The last two points could not be more graphically made in Shopping And F**king. Abandoned by Mark, Robbie (Mark's boyfriend) and Lulu (Robbie's ex-girlfriend) decide they need gainful employment, but the best situation they can find is one selling E at a nightclub. When Robbie, high himself, gives away all the E they have, they are suddenly £3,000 down to the Devil himself, a gangster in a suit, who tends to go for people with a Black and Decker if they botch jobs. He has a video to prove it.

Meanwhile Mark is making headway on the relationship front. He has been told by his counsellors on a drug dependency course that attachments to people are a form of addiction: "I did drama workshops at a drugs rehabilitation centre, and they were being told this dependency and co-dependency thing - you must avoid relationships with people - a rather bleak solution to having a drugs problem. I was kind of horrified by that," explains Ravenhill. (A gay, single man himself, I asked him about a quote in an interview: "Relationships can feel just like having another job", and he responds quickly: "I work very hard and I actually quite like coming home at the end of the day and having time on my own. That's just what works for me, I'm not recommending it for other people.")

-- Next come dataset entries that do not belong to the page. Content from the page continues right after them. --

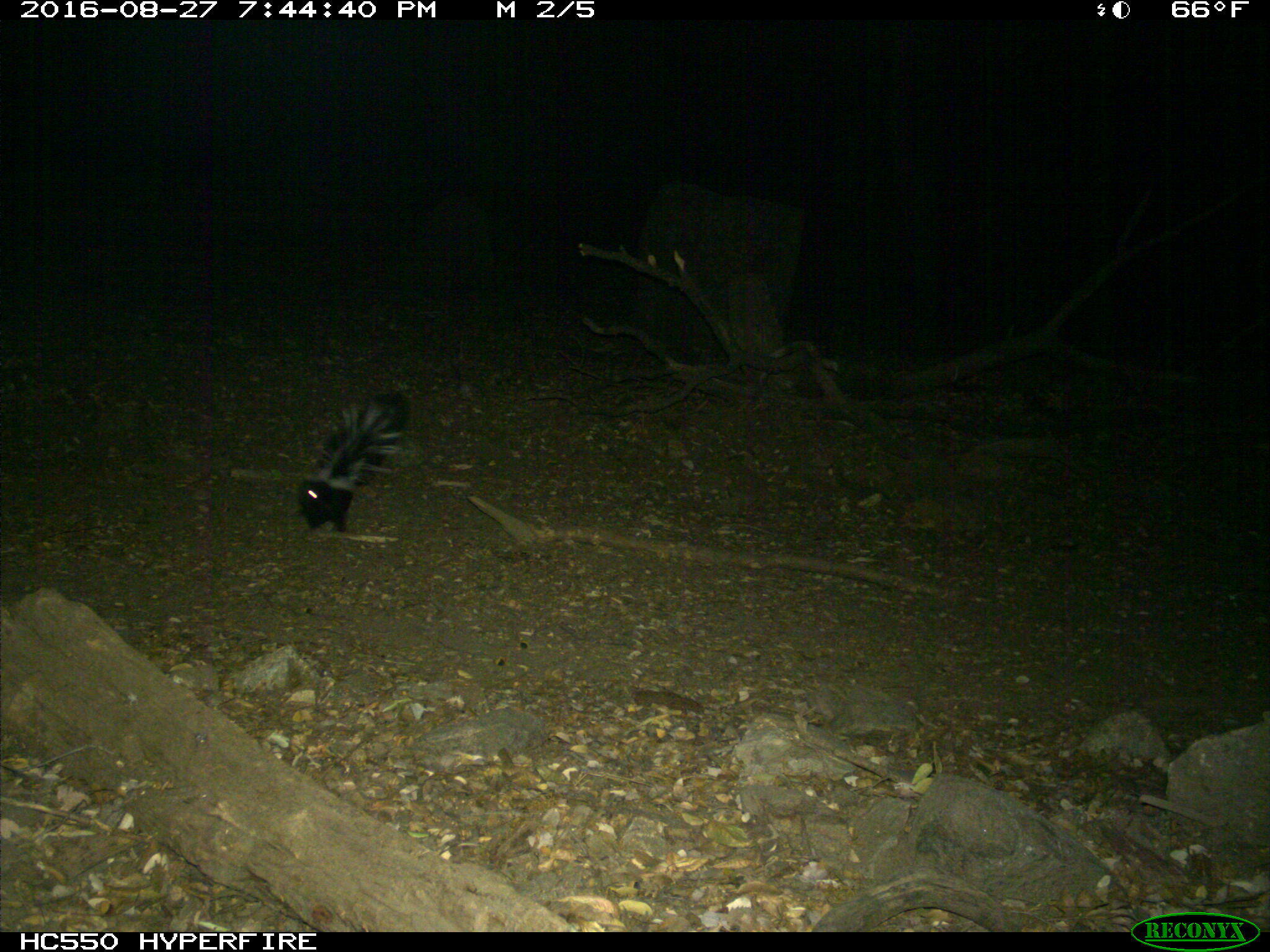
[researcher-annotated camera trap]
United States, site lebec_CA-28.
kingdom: Animalia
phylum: Chordata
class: Mammalia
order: Carnivora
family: Mephitidae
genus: Mephitis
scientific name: Mephitis mephitis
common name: striped skunk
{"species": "Mephitis mephitis (striped skunk)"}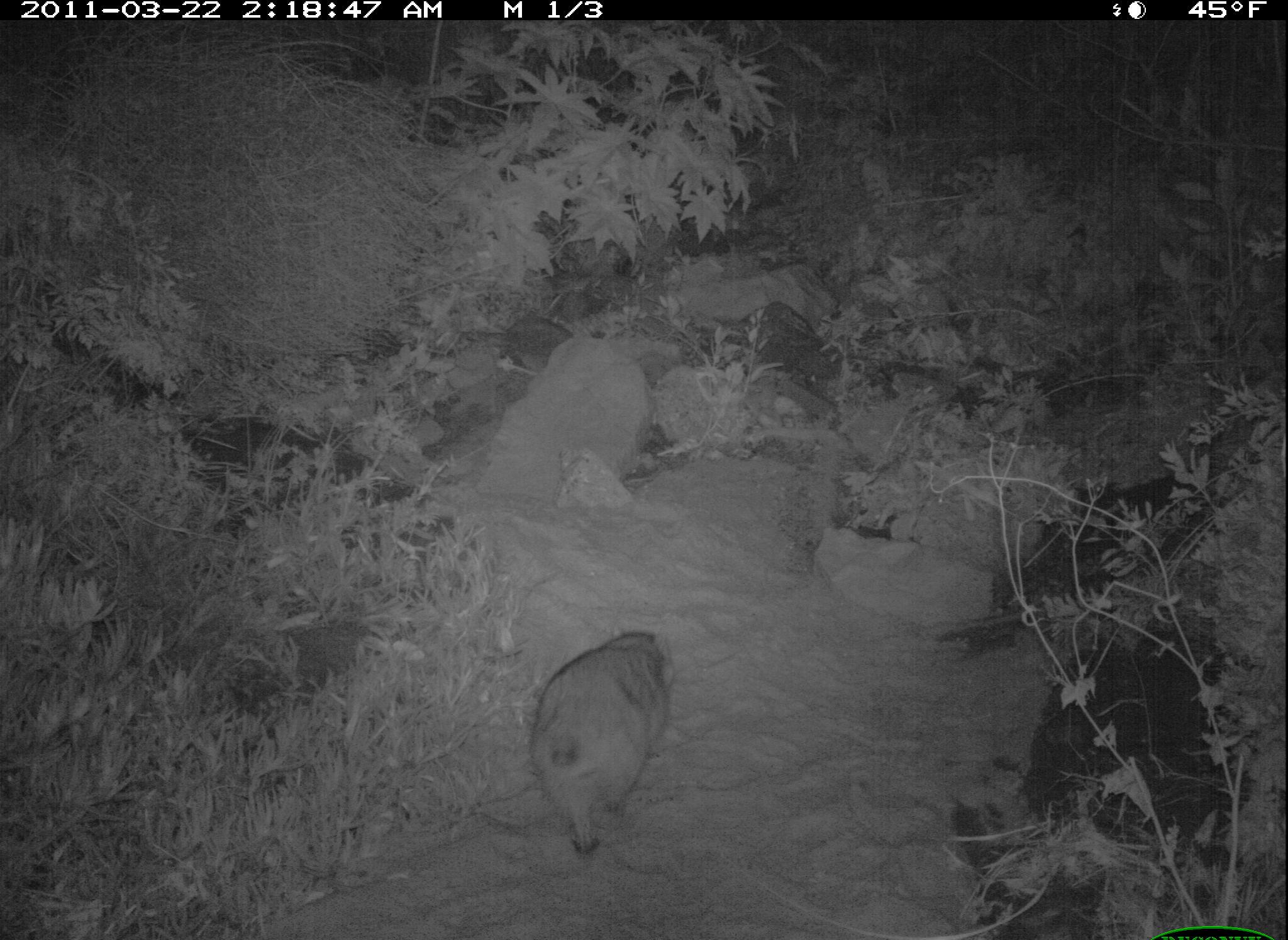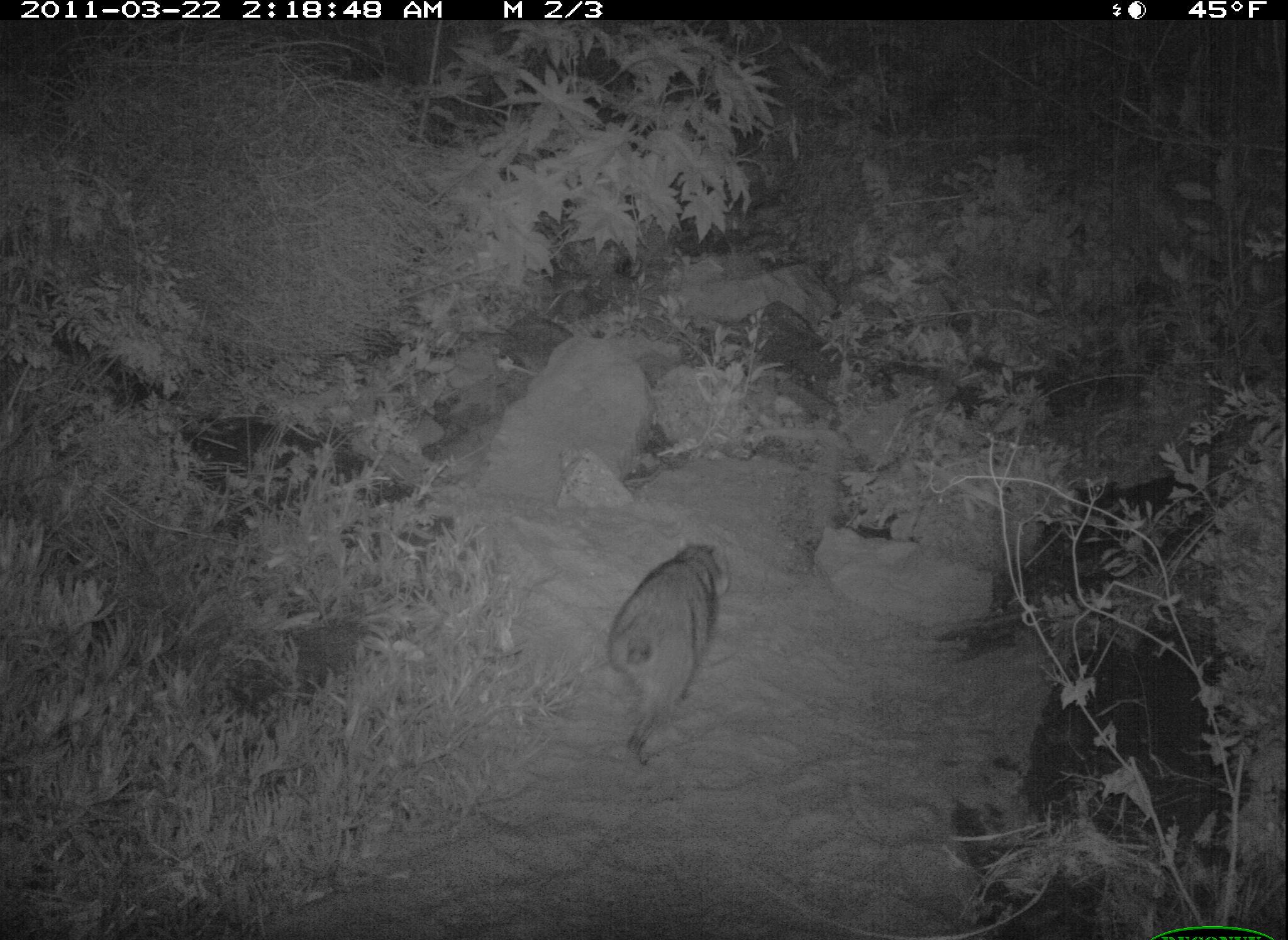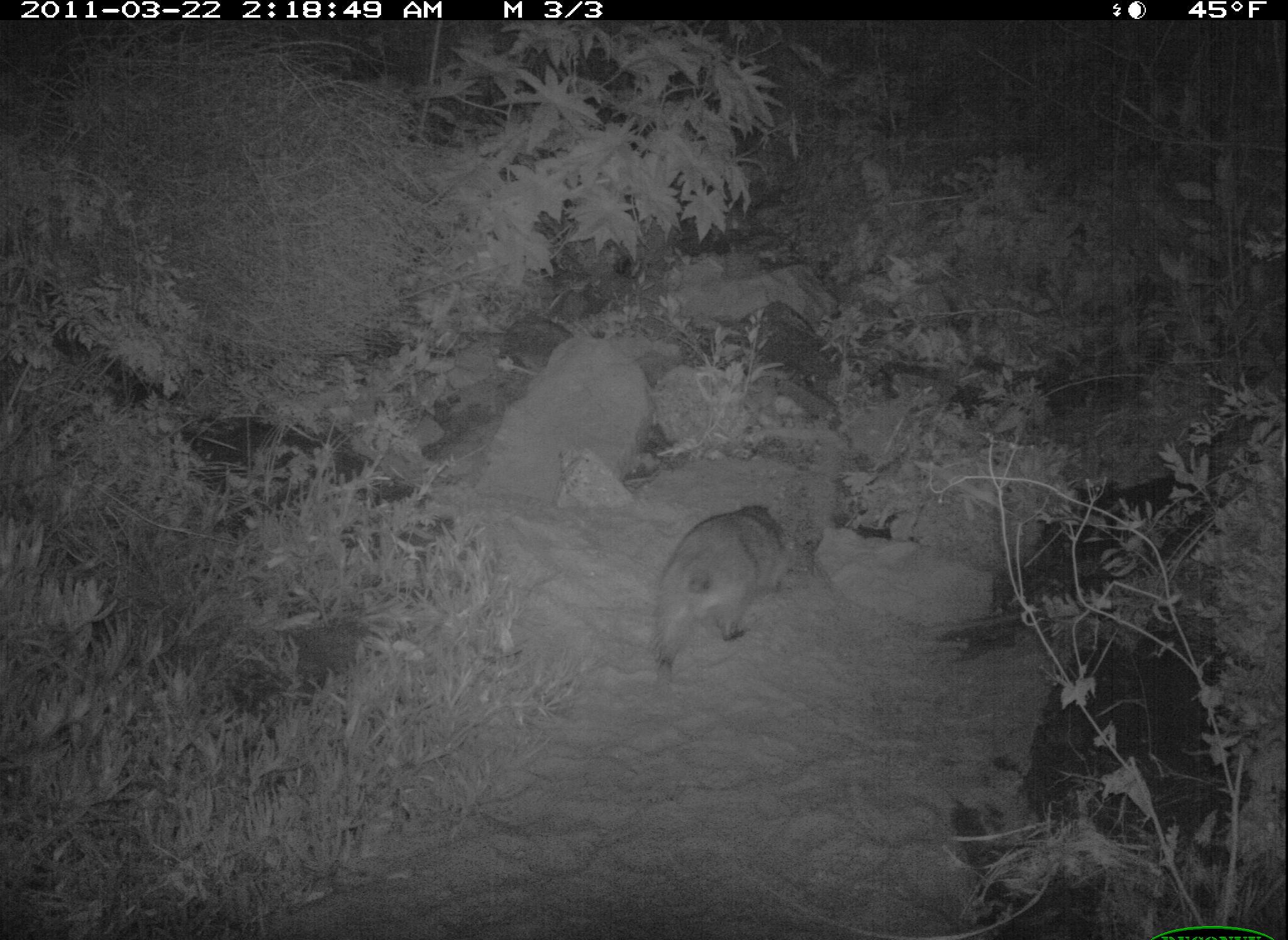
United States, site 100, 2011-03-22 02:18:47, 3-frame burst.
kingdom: Animalia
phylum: Chordata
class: Mammalia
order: Carnivora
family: Procyonidae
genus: Procyon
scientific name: Procyon lotor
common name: raccoon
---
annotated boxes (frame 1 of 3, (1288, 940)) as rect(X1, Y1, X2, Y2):
raccoon: rect(512, 607, 686, 855)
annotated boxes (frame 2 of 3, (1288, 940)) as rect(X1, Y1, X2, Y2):
raccoon: rect(592, 519, 741, 781)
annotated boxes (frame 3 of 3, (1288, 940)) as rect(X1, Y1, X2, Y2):
raccoon: rect(631, 498, 823, 686)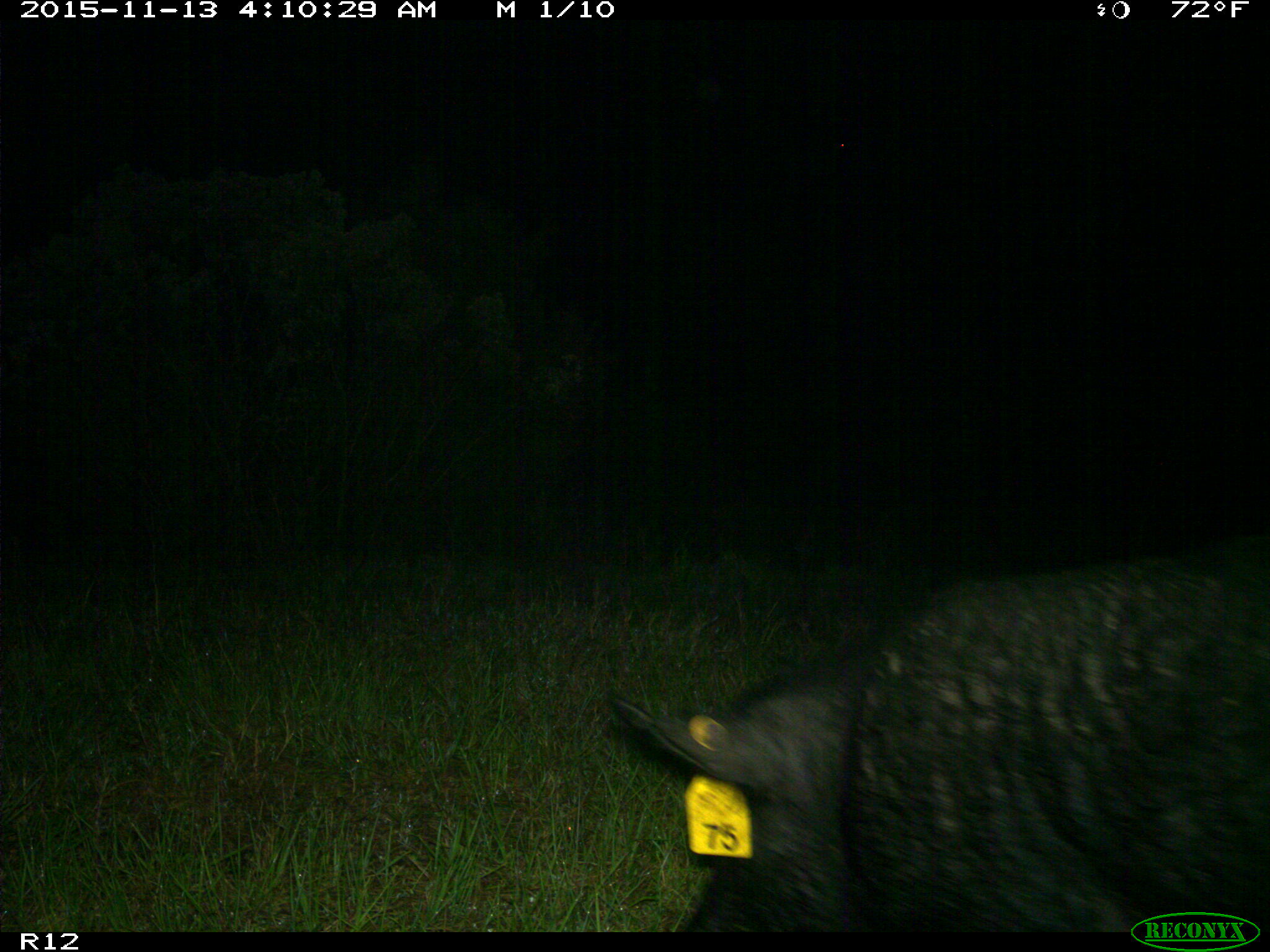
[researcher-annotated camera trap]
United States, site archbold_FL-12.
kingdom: Animalia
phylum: Chordata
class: Mammalia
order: Artiodactyla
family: Suidae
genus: Sus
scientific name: Sus scrofa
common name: wild boar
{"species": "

SO what does our character do, now he is warned off relationships? Gets himself a rent boy. And falls in love with him. But this particular rent boy has been so destroyed by being penetrated with kitchen knives by his step-father, that the love may as well die in embryo. When Robbie and Lulu need his money, and Mark needs to hear the words "I love you", they give him the only form of sex he understands. They have to visit the kitchen drawer. However, the works of fiction which we quote as being true to our society - including This Life, of which Ravenhill is now writing a "top secret" third series - are by definition written by people who are not trapped by that society, and in Ravenhill's case, can even moralise about it. I tell him things can't be so bad if he's as happy as he seems. But he refuses to offer his characters any hope.

He returns to his theme: "We are living in strange times. For most people in most times, your part was part of a big story. This is probably quite a rare moment in history, when you don't see your personal actions as part of a big story. You make sense of yourself not as part of a big story. Everything is down to individual choice. It's a different way for people to live.

"It's such early times, there doesn't seem to be a realistic set of alternative values," he says. "I can't realistically give my characters a set of alternative values. Everything's down to very small, very concrete moral choices. And it seems the time is a long way off before things will get better. It's like that bit in Chekhov's Three Sisters when they say things might get better in 1,000 years. In the 1970s, people thought things would get better overnight."

Shopping And F**king, presented by Out of Joint and Royal Court Theatre, is at Andrews Lane Theatre, Dublin, from September 22nd to October 4th.